Is it possible that everything about a situation could stay the same, but getting a little perspective makes everything easier? Yes, it is.

In other words, I’m finally getting my feet back under me.

I’m still tired, busy, behind at work, scattered, and scrambling to make this new family work. But I’m also feeling like we’re all going to survive it. I’m up to the challenge. There’s a decent chance we’ll be able to raise our kids without divorce, bankruptcy, or insanity. It’s not all due to a week at Lair of the Golden Bear with our kids and godson, but I’d give Oski a great deal of credit.

Mark Morford (a wonderful bay area writer) has a great piece, 101 easy steps to having it all, where he responds to an Atlantic Monthly story with a lovely burst-the-balloon to our consumer-culture goal of having the perfect career and family with no sacrifices:

“Of course, it’s a total lie. You cannot really work like a maniac and build a lauded career without sacrificing some level of health and family (and sanity). You cannot focus deep attention on the messy madness of family without missing a few hundred essential business meetings to take the kids to the volleyball tournament.”
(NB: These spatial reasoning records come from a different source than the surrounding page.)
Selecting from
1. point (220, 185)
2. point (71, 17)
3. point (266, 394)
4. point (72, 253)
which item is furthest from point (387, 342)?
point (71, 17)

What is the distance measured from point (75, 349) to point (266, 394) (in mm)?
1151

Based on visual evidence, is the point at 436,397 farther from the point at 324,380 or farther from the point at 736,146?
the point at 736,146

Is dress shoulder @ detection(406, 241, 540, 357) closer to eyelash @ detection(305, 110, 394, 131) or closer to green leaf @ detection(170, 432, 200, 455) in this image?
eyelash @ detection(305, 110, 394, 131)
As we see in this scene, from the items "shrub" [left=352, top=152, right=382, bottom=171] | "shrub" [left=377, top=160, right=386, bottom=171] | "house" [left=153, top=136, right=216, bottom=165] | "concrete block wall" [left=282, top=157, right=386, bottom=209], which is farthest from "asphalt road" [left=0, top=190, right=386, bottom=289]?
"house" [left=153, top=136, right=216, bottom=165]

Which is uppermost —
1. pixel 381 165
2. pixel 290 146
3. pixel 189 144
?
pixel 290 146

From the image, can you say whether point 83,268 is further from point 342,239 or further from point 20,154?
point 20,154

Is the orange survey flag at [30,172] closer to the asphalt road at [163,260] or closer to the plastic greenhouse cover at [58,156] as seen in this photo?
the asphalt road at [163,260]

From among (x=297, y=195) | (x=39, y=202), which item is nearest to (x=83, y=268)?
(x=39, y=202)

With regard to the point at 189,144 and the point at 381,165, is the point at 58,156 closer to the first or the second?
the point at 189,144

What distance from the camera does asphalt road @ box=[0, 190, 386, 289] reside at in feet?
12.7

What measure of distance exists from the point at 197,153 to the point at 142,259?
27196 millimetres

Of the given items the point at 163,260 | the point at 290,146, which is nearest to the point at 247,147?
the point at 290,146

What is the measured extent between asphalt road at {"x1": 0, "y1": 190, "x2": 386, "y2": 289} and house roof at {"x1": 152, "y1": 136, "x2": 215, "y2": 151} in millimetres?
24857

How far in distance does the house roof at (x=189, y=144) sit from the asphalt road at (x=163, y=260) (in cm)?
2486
But he reminds us that if we stop trying to have it all, stop “thinking it can be figured out, achieved, claimed as your own,” there is a simple, classic path to joy:

“Being so deeply present, so connected, so alive, so pulsing and breathing and awake in the moment you are in that no matter what your job status, kid status, celebrity status, no matter where you live or to whom you are married, life is already full to bursting. You have it all in this very breath, right here.”

I haven’t found a way to live at Disneyland, or summer camp, or any of my other dream locations. But I’m so grateful they’ve given me a vision of lovely, perfect joy, that will always live in me in some way.